SCHLUSSFOLGERUNGEN DER 7. TAGUNG DER AUSSENMINISTER IM RAHMEN DER EUROPA-MITTELMEER-PARTNERSCHAFT, LUXEMBURG, 30.-31. MAI 2005 [EN ] (PDF).

WEITERE EINSCHLÄGIGE DOKUMENTE

Mitteilung der Kommission an den Rat und das Europäische Parlament über die Vorbereitung der Tagung der Außenminister im Rahmen der Partnerschaft Europa-Mittelmeer in Tampere (27. - 28. November 2006) - Die Europa-Mittelmeer-Partnerschaft: Zeit zum Handeln [KOM(2006)0620 endg. - Nicht im Amtsblatt veröffentlicht]. Auf der Konferenz von Tampere nimmt die Kommission eine Bestandsaufnahme der Zusammenarbeit im Rahmen der Partnerschaft Europa-Mittelmeer vor. Dabei schlägt sie Schlüsselbereiche vor, für die im Rahmen der Umsetzung des fünfjährigen Arbeitsprogramms weitere Maßnahmen erforderlich sind. Bei diesen Schlüsselbereichen handelt es sich um den Dialog in den Bereichen Politik und Sicherheit, die Umsetzung des Verhaltenskodex zur Bekämpfung des Terrorismus, die Schaffung eines Raums Europa-Mittelmeer für Handel und Investitionen sowie die Bereiche Energie und Verkehr, Umwelt, Bildung und soziale Entwicklung, Stärkung der Rolle der Frauen in der Gesellschaft, Informationsgesellschaft, interkultureller Dialog und Einwanderung.
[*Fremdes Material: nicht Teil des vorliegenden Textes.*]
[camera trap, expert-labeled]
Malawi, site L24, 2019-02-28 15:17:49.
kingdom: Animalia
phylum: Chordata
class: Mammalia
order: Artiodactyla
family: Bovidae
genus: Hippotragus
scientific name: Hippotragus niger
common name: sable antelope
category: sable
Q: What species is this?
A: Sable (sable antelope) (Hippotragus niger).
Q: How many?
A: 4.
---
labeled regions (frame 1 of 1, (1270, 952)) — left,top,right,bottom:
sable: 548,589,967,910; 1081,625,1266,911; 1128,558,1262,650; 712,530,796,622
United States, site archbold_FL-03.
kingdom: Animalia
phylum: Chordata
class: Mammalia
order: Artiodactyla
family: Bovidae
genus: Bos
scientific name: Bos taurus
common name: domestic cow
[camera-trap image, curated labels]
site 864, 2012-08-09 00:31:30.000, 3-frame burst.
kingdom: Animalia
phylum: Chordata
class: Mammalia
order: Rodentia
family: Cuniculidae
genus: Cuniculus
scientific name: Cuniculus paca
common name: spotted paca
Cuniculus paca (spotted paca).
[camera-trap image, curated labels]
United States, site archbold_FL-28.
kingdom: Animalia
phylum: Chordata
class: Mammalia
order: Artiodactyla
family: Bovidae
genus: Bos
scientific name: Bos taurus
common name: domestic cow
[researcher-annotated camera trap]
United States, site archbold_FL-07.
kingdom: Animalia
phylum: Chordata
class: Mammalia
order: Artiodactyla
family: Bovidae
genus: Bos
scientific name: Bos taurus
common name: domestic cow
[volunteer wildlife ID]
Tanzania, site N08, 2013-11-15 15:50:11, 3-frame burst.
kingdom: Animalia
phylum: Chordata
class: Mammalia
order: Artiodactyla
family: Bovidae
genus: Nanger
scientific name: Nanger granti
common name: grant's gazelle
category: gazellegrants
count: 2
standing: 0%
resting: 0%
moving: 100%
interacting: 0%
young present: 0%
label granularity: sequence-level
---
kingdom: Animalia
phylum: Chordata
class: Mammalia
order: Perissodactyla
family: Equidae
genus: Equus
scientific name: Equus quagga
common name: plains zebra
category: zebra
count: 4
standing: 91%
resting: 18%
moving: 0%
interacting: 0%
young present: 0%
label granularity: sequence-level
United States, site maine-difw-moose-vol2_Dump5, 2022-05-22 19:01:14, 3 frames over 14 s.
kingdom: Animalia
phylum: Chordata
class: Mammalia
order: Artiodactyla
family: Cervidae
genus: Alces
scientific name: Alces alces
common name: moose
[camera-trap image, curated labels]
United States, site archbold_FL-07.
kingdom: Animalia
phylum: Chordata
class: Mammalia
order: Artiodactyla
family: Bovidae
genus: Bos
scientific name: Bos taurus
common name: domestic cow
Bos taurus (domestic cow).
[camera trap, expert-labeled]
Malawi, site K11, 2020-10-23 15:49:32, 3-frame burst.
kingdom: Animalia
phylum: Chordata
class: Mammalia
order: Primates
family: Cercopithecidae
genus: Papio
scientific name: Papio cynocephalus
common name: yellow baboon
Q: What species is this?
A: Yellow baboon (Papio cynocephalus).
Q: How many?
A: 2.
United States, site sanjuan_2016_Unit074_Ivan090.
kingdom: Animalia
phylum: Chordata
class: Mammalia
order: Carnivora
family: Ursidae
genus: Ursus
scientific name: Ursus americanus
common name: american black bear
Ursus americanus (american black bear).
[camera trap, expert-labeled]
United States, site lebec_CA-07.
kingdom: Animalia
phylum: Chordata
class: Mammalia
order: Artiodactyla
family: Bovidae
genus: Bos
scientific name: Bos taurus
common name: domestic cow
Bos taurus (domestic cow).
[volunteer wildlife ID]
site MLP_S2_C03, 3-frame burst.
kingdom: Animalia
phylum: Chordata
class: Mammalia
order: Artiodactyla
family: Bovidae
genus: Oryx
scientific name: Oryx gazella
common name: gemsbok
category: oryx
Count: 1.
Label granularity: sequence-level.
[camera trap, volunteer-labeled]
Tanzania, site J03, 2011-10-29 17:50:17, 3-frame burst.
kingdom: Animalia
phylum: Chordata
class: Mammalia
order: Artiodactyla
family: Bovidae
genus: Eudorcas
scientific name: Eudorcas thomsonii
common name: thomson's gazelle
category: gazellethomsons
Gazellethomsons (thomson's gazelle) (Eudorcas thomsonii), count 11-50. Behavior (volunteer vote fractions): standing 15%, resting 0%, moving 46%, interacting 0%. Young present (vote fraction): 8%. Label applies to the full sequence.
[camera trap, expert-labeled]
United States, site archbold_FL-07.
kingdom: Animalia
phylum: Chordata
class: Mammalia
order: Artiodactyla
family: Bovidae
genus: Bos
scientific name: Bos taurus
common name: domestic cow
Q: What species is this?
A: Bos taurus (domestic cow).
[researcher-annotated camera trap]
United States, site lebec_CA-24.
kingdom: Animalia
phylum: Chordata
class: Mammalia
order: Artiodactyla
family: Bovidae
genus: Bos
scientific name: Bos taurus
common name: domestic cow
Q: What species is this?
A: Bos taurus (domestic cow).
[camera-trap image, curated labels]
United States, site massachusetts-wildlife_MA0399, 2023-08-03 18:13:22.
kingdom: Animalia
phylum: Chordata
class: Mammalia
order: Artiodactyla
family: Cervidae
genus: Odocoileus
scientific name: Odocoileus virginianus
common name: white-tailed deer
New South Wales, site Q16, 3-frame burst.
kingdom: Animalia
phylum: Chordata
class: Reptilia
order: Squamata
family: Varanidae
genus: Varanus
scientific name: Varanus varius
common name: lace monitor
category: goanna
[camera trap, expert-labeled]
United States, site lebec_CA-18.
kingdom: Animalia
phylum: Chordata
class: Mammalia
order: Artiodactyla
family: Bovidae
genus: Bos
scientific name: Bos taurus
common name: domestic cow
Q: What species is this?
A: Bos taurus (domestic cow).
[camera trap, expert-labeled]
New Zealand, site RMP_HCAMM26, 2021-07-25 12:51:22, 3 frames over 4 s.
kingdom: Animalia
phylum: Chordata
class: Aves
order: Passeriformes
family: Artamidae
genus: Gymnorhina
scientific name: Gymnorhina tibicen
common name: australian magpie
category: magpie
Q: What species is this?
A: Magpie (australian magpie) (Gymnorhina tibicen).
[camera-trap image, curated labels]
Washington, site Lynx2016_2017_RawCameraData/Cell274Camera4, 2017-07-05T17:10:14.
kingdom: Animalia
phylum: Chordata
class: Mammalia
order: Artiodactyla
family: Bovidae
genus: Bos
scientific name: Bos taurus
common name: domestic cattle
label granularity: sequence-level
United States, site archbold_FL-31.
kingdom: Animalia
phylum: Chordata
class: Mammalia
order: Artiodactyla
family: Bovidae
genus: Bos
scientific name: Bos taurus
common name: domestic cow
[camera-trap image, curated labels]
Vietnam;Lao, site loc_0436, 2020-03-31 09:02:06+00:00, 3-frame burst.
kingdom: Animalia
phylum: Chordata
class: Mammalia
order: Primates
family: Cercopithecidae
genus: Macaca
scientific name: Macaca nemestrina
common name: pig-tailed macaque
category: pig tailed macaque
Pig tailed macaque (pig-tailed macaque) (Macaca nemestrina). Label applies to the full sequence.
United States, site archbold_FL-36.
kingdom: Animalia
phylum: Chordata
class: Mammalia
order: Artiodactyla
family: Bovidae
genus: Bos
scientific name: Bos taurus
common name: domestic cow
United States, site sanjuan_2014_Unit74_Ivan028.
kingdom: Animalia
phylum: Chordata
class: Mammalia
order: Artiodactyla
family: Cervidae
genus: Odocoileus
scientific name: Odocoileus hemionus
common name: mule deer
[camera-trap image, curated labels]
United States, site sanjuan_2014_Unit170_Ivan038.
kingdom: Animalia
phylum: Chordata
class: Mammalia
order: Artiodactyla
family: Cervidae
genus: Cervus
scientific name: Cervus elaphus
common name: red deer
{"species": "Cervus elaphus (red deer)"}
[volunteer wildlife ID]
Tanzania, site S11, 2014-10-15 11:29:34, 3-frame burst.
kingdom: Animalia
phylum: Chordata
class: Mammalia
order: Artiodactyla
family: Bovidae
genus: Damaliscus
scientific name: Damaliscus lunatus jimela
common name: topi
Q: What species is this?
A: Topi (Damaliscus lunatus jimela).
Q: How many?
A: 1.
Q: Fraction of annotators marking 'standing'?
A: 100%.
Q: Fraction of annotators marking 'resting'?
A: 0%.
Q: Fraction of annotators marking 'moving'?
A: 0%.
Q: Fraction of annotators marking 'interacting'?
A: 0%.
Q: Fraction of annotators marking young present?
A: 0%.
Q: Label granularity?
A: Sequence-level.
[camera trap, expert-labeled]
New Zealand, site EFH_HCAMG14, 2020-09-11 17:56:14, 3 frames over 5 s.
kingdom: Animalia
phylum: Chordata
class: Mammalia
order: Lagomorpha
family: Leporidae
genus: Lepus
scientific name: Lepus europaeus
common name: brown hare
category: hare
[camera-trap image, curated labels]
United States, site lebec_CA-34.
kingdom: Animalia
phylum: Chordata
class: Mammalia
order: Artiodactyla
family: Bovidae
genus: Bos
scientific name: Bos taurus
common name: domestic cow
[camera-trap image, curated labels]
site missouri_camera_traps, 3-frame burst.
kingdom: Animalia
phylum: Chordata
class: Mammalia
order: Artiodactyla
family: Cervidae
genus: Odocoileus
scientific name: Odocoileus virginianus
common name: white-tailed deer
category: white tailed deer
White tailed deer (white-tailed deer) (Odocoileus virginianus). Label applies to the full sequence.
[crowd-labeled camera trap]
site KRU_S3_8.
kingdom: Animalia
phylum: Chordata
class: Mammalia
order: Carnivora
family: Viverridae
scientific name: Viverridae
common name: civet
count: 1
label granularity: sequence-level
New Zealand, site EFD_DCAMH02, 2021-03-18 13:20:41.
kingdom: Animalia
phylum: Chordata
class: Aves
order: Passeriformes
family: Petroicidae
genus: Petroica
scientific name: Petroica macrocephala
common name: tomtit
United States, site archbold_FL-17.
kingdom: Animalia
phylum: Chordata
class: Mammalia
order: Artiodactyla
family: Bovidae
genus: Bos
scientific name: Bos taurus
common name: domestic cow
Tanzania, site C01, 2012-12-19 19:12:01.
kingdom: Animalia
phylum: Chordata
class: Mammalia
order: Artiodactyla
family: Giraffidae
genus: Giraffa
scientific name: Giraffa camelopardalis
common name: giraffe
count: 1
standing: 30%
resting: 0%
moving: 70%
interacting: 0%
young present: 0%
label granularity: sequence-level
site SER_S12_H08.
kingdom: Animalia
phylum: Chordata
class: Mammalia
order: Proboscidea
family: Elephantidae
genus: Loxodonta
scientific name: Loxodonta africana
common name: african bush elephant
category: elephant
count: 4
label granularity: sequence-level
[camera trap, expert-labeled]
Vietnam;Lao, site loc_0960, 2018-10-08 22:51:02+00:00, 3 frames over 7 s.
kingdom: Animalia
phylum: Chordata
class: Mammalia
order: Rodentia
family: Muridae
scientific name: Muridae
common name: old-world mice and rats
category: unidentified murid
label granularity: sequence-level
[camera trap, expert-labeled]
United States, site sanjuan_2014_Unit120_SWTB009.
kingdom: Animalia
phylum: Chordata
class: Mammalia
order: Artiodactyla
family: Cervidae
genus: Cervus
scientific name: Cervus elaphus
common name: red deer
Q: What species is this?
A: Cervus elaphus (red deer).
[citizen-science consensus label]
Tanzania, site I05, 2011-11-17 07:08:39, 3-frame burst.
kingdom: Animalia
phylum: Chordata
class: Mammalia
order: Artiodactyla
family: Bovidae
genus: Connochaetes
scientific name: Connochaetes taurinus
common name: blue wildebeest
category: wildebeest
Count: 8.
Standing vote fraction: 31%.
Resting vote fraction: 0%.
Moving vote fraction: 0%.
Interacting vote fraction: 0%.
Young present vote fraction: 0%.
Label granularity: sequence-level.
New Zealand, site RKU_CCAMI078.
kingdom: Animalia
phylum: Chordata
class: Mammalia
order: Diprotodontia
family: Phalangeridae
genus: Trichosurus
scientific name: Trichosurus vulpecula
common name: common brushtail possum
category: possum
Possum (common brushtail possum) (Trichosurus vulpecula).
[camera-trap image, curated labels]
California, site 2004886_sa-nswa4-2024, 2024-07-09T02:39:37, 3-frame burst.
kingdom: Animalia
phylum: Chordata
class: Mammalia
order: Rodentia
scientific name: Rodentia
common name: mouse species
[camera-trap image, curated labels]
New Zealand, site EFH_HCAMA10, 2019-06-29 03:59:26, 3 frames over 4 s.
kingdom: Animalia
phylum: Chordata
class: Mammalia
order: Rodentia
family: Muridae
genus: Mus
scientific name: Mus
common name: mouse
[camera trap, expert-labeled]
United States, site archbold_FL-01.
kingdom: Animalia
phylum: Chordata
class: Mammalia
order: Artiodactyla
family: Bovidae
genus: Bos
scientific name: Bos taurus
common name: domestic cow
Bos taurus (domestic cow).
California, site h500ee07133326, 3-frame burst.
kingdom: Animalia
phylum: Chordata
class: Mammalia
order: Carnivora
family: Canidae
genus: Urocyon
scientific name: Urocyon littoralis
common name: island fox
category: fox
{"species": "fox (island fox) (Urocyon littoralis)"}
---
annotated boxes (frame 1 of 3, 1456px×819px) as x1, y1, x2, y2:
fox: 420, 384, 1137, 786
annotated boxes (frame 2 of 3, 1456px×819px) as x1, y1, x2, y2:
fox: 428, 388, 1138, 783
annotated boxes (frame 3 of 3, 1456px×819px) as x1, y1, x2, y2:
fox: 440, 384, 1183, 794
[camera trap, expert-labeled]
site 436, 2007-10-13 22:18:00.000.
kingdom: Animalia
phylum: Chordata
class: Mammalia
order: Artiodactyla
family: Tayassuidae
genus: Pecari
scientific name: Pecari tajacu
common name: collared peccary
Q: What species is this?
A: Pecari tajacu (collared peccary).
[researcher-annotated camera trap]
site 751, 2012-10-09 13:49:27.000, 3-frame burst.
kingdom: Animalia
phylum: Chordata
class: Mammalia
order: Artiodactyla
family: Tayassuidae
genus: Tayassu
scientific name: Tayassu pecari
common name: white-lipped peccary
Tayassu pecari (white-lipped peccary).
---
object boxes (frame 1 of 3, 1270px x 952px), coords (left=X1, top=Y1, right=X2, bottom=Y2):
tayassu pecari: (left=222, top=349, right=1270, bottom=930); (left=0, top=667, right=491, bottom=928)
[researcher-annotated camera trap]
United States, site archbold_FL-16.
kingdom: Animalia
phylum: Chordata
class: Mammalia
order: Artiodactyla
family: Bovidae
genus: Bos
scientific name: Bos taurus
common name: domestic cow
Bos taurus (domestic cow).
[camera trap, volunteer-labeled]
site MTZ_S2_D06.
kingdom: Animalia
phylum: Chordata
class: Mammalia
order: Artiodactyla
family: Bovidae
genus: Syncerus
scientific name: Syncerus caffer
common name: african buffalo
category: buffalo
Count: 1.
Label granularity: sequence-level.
Darüber hinaus schlägt die Kommission vor, die Arbeitsmethoden zu überarbeiten und die Kommunikation im Rahmen der Partnerschaft und die Vorbereitung der im Rahmen der Partnerschaft stattfindenden Tagungen und Konferenzen zu verbessern, indem die Teilnehmer stärker eingebunden werden und mehr Verantwortung erhalten.